I was not raised with strict gender-roles in my family life. I felt that such an experience would 'mark someone as female', and so to even talk about such an experience is to denote oneself as a woman, instead of a man.
Besides... I have read a lot of opinions of women who consider themselves feminists, describing the behaviour of 'toxic males'. They discuss personality traits as if they were inherent in 'male socialization'. They may claim that 'women grow up entirely different'.
I didn't.
I exist as one of these people whom you criticize. This is not entirely something to be proud of... but pretending like the only factor is 'gender' really flattens the issue of humanity.
Girls would talk about their 'growing up female' experiences of oppression, suppression, gender roles. I didn't experience a lot of that. [or perhaps not the same species of it] It was alien. It was like observing a culture on another planet. Not mine.. not me. Some of the constructed gender-roles are completely illogical, anyways... I knew this.
(I did experience gender-stereotyping in 'the world outside my family life'... but I always had a safe place to come back to.
-----Now, whether or not I utilized that safe place, that was up to me. I wanted to be tough and self-reliant. So I kept a lot to myself.

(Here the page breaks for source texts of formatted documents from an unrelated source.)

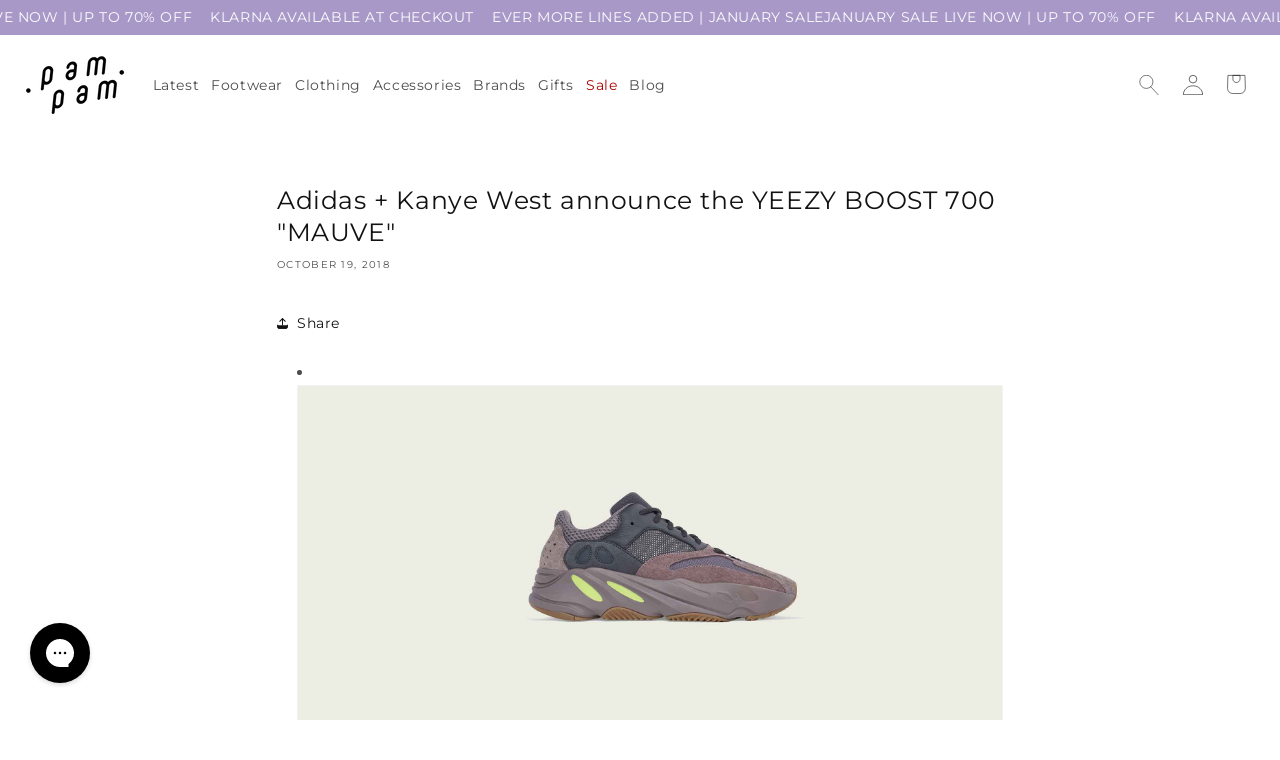

--- FILE ---
content_type: text/css
request_url: https://pampamlondon.com/cdn/shop/t/26/assets/component-search.css?v=110680372872121383201757491838
body_size: -162
content:
.search__input.field__input{padding-right:9.8rem}.search__button{right:var(--inputs-border-width);top:var(--inputs-border-width)}.reset__button{right:calc(var(--inputs-border-width) + 4.4rem);top:var(--inputs-border-width)}.reset__button:not(:focus-visible):after{border-right:.1rem solid rgba(var(--color-foreground),.08);display:block;height:calc(100% - 1.6rem);content:"";position:absolute;right:0}.reset__button:not(:focus):after{border-right:.1rem solid rgba(var(--color-foreground),.08);display:block;height:calc(100% - 1.8rem);content:"";position:absolute;right:0}.search__button:focus-visible,.reset__button:focus-visible{background-color:rgb(var(--color-background));z-index:4}.search__button:focus,.reset__button:focus{background-color:rgb(var(--color-background));z-index:4}.search__button:not(:focus-visible):not(.focused),.reset__button:not(:focus-visible):not(.focused){box-shadow:inherit;background-color:inherit}.search__button:hover .icon,.reset__button:hover .icon{transform:scale(1.07)}.search__button .icon{height:1.8rem;width:1.8rem}.reset__button .icon.icon-close{height:1.8rem;width:1.8rem;stroke-width:.1rem}input::-webkit-search-decoration{-webkit-appearance:none}.template-search__results{position:relative}.gf-left #gf-tree.spf-hidden+#gf-grid{width:100%!important;float:none!important;padding-left:0!important}#gf-tree.spf-hidden~#gf-grid #gf-products{width:100%!important;max-width:100%!important}@media screen and (min-width: 990px){#gf-tree.spf-hidden~#gf-grid #gf-products .grid__item{width:calc(25% - var(--grid-desktop-horizontal-spacing) * 3 / 4)!important;max-width:calc(25% - var(--grid-desktop-horizontal-spacing) * 3 / 4)!important}}@media screen and (min-width: 750px){#gf-tree.spf-hidden~#gf-grid #gf-products .grid__item:only-child{max-width:400px}}
/*# sourceMappingURL=/cdn/shop/t/26/assets/component-search.css.map?v=110680372872121383201757491838 */
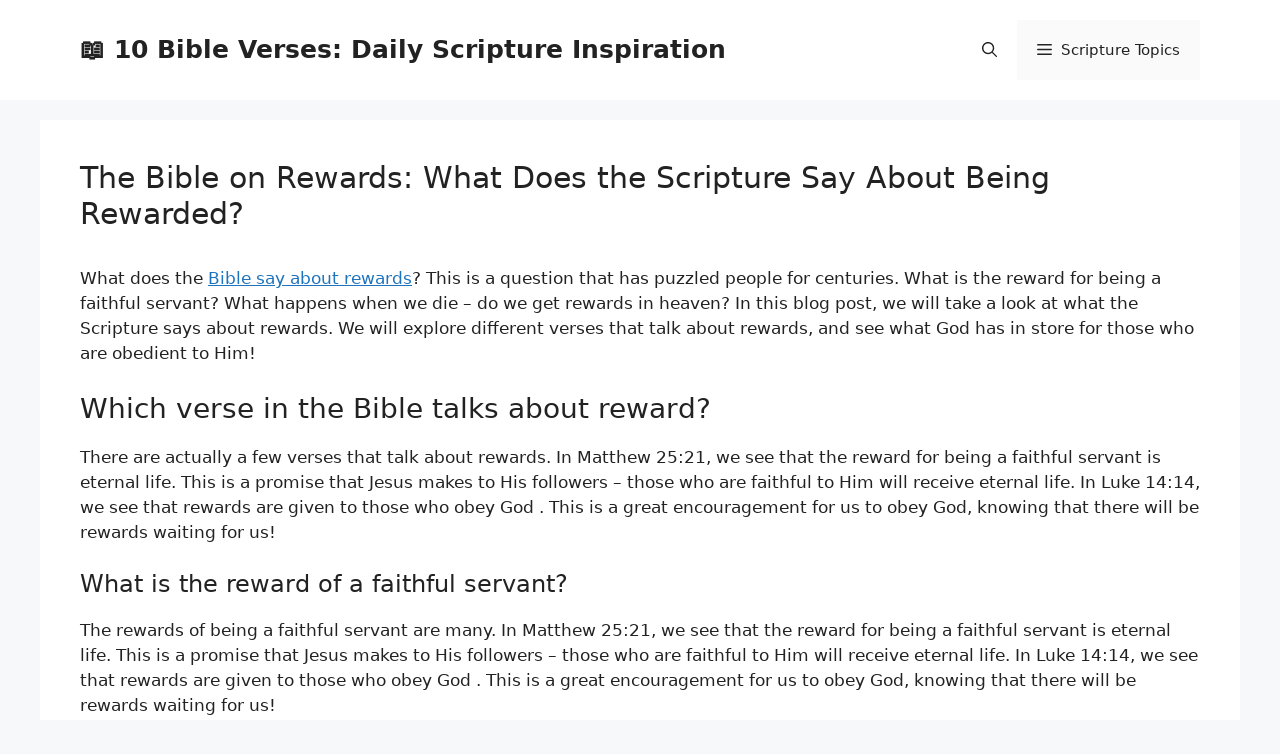

--- FILE ---
content_type: text/html; charset=utf-8
request_url: https://www.google.com/recaptcha/api2/aframe
body_size: 267
content:
<!DOCTYPE HTML><html><head><meta http-equiv="content-type" content="text/html; charset=UTF-8"></head><body><script nonce="smp1dfYPqK5b-xPRrSpvMA">/** Anti-fraud and anti-abuse applications only. See google.com/recaptcha */ try{var clients={'sodar':'https://pagead2.googlesyndication.com/pagead/sodar?'};window.addEventListener("message",function(a){try{if(a.source===window.parent){var b=JSON.parse(a.data);var c=clients[b['id']];if(c){var d=document.createElement('img');d.src=c+b['params']+'&rc='+(localStorage.getItem("rc::a")?sessionStorage.getItem("rc::b"):"");window.document.body.appendChild(d);sessionStorage.setItem("rc::e",parseInt(sessionStorage.getItem("rc::e")||0)+1);localStorage.setItem("rc::h",'1768469843345');}}}catch(b){}});window.parent.postMessage("_grecaptcha_ready", "*");}catch(b){}</script></body></html>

I see that as part of growing up. We all want to learn to walk on our own feet.)
My alienation came in witnessing other women 'bonding over this' and describing it as an 'essential female experience'. My thought process was much more subconscious than rational. I felt like I was supposed to 'get along with these women', because "they describe themselves as feminists. They say that disagreement with their tenements is rooted in misogyny. They know THE TRUE ESSENCE OF WHAT A WOMAN SHOULD BE! ---- HOW TO BE A PROPER FEMINIST WOMAN! AHA!"
and so to disagree with "how to be a proper feminist woman..."
Well, I just had to learn to speak up for myself, voice my own opinions, ironically...
Funny how that's the same mythology they're telling themselves --- "they're speaking up against The Man.... by bullying other women online".